L’alta ispirazione ideale, l’obiettivo di una società libe­ratrice dell’uomo, si contrappone alla tragica mascheratura che si vuole accreditare dall’esterno; essa prende luce dagli atteggiamenti che i protagonisti assumono via via che gli episodi si svolgono, quasi ubbidissero ad una profezia che sin dall’inizio del dramma segna la nascita del secondo figlio di Corrado e nel fratello Aurelio la tragedia di chi intravede il disastro e si accorge di essere impotente a salvare i suoi cari, e l’umanità con essi, a rompere il cerchio dei pregiudizi, dei miti, delle complicità irreali di mentalità incrostate a tradi­zioni crudeli; consapevolezza di chi ha il cuore puro e sa leggere negli eventi, sa già come tutto andrà a finire, e la previsione trova conferma nel finale in cui il senso della ve­rità avvolge un trionfo, ma solo quello della morte.
Le scorie deposte dalla lunga consuetudine borghese ed il conformismo piatto a cui si adattano facilmente le masse acefali, impediscono di accettare il ragionamento della lo­gica umana, derivante da una pienezza di esperienze radicate nella realtà, da divenire saldi fattori di emancipazione del­l’uomo e dell’umanità. La letteratura che affronta e com­batte apertamente la guerra e il militarismo, che ne è lo stru­mento determinante, è carente di opere vive.
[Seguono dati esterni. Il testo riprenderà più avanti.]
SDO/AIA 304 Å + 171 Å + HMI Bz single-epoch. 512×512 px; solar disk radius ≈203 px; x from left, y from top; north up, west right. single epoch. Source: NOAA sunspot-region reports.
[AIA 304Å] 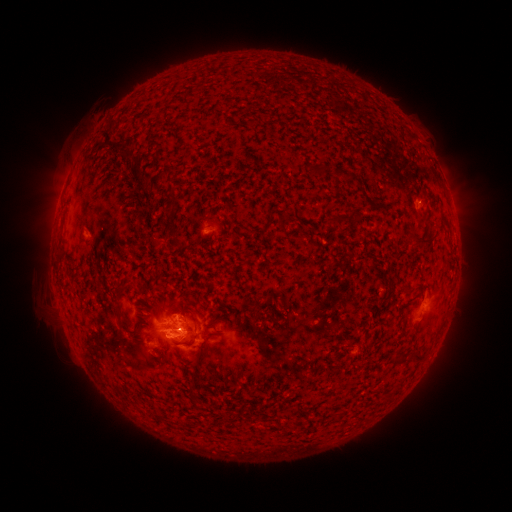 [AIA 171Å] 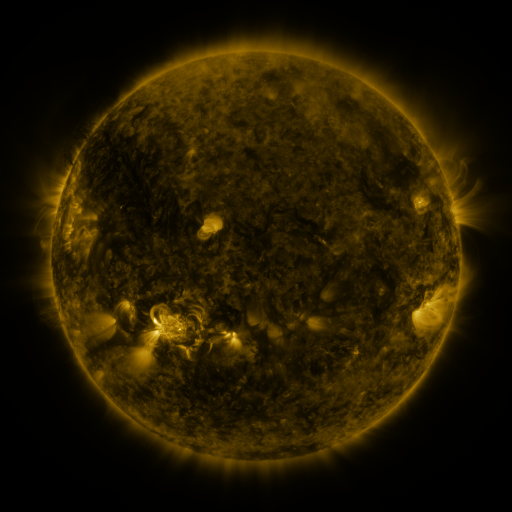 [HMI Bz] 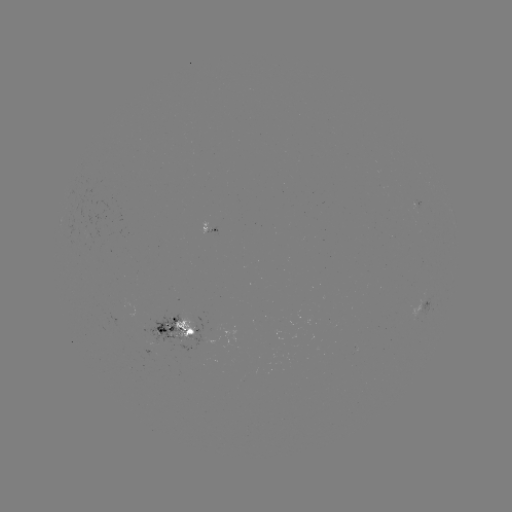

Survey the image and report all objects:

Il pubblico disinformato, non trovando nel saggio o nel romanzo la chiave che dà soluzioni di pace ai conflitti armati tra Stati e alle stragi prodotte dalle guerre, cosi pensa l’autore, tro­verà nel teatro, nella rappresentazione, lo stimolo che lo aiuterà a prendere coscienza di una realtà che lo minaccia, a individuarne i responsabili e gli esecutori, a cercare altri con i quali legare, ai problemi e alle lotte contingenti, quelli della rivolta alla guerra, alla sovrappopolazione, al razzismo, alla fame — e tutti i rischi mortali della nostra incivile civiltà — in una contagiosa attesa della fine di un mondo troppo vecchio per le idee nuove.
Le idee contenute in questo « abbozzo di vita vissuta » si riallacciano alla crisi ecologica in atto nel mondo, questa essendo un aspetto nuovo di un vecchio problema, avente per moventi lo sfruttamento, l’ineguaglianza e l’ingiustizia, poste in rilievo dall’autore che, per bocca di Aurelio, le sottopone a sferzante critica includendo, opportunamente, una delle componenti maggiori della generale infelicità: l’ac­crescimento della popolazione mondiale.
« Io amo molto i bambini — esclama Aurelio in una delle più persuasive scene — ed è il grande affetto che ho per loro che mi spinge a propagandare l’idea di non farli na­scere, di non metterli al mondo, a questo mondo. È logico: non approvo la loro nascita, perchè non approvo la loro sorte, il loro avvenire, il loro soffrire, la loro fine uguale per tutti: la morte. Questo è il mio solo, vero, umano pensiero, il mio incubo ».
Fu questo grido d’allarme straziante che diede enorme importanza sociale ad una battaglia per la quale Giovanna Berneri e Cesare Zaccaria, anarchici, incorsero nella denuncia penale seguita da processo e condanna, colpevoli di avere sfidato i divieti fascisti contro la propaganda dei metodi anti­concezionali. E fu questo episodio di cronaca giudiziaria, aperto contro gli anarchici un quarto di secolo fa, che ne apri successivamente altri contro sociologi insigni e gli amici dell’A.I.E.D., tra l’ironia compiaciuta della maggior parte della nostra classe politica legalitaria.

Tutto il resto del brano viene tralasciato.